* _Your objective_: Could you continue the comment thread on Mac app sandboxing from the point where it stops?

* _Excerpt_:
They arent in the same solar system of evil as Microsoft in the 90s. They'd need to stifle competition through illegal methods... get some perspective and make your claim AFTER they get sued by the government and are found guilty and criminal.
Re:As an Apple hater, I disagree. (Score:5, Informative)
That's not true at all. The standard com.apple.security.files.user-selected.read-write entitlements can handle that very easily. All you have to do is use a standard open dialog to let the user choose a folder, and then write arbitrary crap into that folder or any subfolder within it. Then, save a security-scoped bookmark to that folder if you need to retain access to that folder on future launches. Where things get awkward with that arrangement is when the user copies those files to another machine or restores from a backup. At that point, you'll have to ask the user to open the folder containing the file "foo.wav" or whatever. Then, you can scour the files in there, create security-scoped bookmarks for all of them, and repeat for any other folders full of files.
A much better solution for that problem is to store each project in a self-contained bundle (a folder with an extension, e.g. a .rtfd file, as supported by TextEdit). If you do that, everything just magically works, because instead of opening a project file, the user is opening a folder that contains everything related to a given project. For obvious reasons, that approach is strongly recommended unless you absolutely have to reference files outside of the project for some reason.
That isn't allowed because you aren't allowed to see other apps' windows. It would be a fairly serious security violation if an app could take pictures of other apps that are running and then mail them to the app developer. The same goes for log files that contain data from other applications, preferences files written by other applications, etc. However, there is no reason you can't capture an image of each of your own windows, store a copy of your own log messages in your own file, or send your own preferences file.
Re:As an Apple hater, I disagree. (Score:5, Informative)

Data listing

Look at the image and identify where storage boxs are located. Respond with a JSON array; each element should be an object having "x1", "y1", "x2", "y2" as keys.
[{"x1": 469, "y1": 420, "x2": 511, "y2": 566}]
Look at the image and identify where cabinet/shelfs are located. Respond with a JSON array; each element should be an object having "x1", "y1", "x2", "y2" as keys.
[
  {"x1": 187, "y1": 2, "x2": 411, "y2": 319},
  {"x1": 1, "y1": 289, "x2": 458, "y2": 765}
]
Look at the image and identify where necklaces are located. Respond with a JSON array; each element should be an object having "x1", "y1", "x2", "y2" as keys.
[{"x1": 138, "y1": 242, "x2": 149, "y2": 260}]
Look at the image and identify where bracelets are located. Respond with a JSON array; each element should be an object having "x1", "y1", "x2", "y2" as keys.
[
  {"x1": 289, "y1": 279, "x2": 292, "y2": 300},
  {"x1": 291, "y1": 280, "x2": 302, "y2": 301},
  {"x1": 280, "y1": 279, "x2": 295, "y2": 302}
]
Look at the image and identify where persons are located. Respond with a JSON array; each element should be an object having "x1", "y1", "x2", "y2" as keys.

* _Reply to the task_:
It's actually pretty straightforward. The UNIX security model sucks. It assumes that attacks come from the outside, and is designed to protect the user from other users on the same system. In the UNIX model, everything run by a particular user has the same rights as the user. In practice, that just isn't a viable security model anymore.
Consider this scenario: you have a web browser. When everything is working, you trust that the browser is not malicious, so you run it as yourself. Later, you go to a web page and, because of a bug in that browser, somebody is able to execute arbitrary code. Under the UNIX model, that browser can send all your files to a server in Croatia, encrypt them, and extort money from you in exchange for getting your data back.
The only way to prevent such a scenario in a traditional UNIX permission system is to run each application as a separate user. That might be practical for a power user, but it would be insane for most folks. And if you ever wanted to open that JPEG file that you saved with the web browser, you'd have to go in and either change the owner (Finder running as root is a terrifying thought) or set really scary ACLs. No matter how you cut it, that's not user-friendly.
A modern security model must be fundamentally built on the principle of distrust. Distrust everything. Any app could potentially become malicious at any time, whether because the app developer put in a backdoor or because somebody exploited a buffer overflow. It is, therefore, the responsibility of the operating system to not only protect the user from other users on the system, but also from flaws in other applications being run by the same user.
The result is a sandboxing model, in which applications are allowed to open only files that the user has explicitly authorized them to open. Although the user sees a standard file open dialog, when running in a sandbox, the application is not in charge of displaying that dialog. Instead, a system daemon called pboxd (the "powerbox daemon") displays the dialog. When the user chooses to allow that application access to a resource, that daemon then extends the application's sandbox to allow access to that file. In this way, the application has access to exactly the files or folders to which the user has granted it access. No more, no less.
Such a security model is really the only sane security model you can come up with. By using user intent rather than an arcane set of permissions, the user is able to open files in whatever application the user chooses, trusting the operating system to ensure that those applications do not have access to files that the user has not allowed those applications to open. This significantly reduces the benefits gained from attacking security holes in an application.
That's not to say that some apps don't need broader access (e.g. Finder), but it is a worthwhile goal to minimize the number of apps with that level of access, as they are the juiciest targets for attack.
Like Walmart..... (Score:5, Informative)
Apple probably doesn't care. When one merchandiser leaves, another one will gladly take its place.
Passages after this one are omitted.